__Work instructions__. Present, as a Markdown table with the columns "No." and "Text", each line of the entries below from the line containing "Upon closer inspection, is" through the last line of the entries, omitting blank lines.
──────── Information provided
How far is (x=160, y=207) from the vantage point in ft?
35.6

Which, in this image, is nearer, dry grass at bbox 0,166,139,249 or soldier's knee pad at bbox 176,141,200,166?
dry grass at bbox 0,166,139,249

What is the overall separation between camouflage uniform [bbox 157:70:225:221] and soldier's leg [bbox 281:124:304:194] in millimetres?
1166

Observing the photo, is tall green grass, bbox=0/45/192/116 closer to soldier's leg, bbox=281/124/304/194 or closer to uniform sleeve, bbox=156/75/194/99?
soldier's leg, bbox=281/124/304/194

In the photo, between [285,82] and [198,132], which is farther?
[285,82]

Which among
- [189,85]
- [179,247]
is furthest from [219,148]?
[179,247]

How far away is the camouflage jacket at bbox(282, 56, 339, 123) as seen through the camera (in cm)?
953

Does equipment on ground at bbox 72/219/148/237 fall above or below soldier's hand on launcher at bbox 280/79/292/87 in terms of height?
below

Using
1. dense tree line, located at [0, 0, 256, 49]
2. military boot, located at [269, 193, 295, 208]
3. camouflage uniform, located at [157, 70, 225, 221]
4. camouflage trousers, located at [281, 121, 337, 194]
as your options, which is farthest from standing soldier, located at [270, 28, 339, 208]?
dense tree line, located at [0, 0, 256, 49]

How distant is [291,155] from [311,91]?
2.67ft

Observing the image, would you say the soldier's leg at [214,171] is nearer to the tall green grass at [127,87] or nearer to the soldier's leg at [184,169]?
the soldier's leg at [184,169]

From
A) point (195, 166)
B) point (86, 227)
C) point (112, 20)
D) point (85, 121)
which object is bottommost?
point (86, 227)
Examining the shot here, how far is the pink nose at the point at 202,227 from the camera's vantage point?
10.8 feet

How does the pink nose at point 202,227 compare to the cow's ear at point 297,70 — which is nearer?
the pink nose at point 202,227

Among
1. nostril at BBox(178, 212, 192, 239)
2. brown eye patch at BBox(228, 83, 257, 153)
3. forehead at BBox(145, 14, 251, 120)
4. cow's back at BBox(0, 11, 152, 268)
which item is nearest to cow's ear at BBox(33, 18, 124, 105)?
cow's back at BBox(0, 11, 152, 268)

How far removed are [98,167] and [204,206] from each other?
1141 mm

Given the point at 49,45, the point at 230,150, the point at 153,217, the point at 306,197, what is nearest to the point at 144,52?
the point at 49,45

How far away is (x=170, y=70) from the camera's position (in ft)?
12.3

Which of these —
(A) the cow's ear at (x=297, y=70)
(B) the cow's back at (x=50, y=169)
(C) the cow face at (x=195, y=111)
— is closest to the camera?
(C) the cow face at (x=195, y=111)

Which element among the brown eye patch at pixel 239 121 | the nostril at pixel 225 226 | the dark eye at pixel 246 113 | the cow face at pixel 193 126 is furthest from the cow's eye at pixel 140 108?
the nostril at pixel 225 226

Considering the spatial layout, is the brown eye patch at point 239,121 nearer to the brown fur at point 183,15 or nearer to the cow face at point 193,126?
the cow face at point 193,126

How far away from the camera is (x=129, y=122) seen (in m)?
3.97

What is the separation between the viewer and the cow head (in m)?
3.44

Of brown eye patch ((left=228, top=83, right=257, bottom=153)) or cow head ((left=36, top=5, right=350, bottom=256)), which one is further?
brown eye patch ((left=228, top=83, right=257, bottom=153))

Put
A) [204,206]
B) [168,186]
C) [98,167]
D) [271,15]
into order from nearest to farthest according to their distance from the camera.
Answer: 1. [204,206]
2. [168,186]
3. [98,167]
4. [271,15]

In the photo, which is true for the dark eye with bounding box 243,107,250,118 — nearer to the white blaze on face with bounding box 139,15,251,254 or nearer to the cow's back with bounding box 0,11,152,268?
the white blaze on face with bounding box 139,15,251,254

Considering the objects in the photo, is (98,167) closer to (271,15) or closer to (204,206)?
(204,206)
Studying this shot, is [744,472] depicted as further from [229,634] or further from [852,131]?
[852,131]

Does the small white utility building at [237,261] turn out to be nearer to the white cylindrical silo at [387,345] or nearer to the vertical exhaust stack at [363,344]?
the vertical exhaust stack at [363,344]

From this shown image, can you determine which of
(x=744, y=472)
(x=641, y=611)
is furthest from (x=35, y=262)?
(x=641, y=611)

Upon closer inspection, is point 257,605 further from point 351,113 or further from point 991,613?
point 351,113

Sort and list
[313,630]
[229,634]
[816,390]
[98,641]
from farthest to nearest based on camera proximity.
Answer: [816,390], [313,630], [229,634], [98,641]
────────────────
__Final result__.
| No. | Text |
|---|---|
| 1 | Upon closer inspection, is point 257,605 further from point 351,113 or further from point 991,613? |
| 2 | point 351,113 |
| 3 | Sort and list |
| 4 | [313,630] |
| 5 | [229,634] |
| 6 | [816,390] |
| 7 | [98,641] |
| 8 | from farthest to nearest based on camera proximity. |
| 9 | Answer: [816,390], [313,630], [229,634], [98,641] |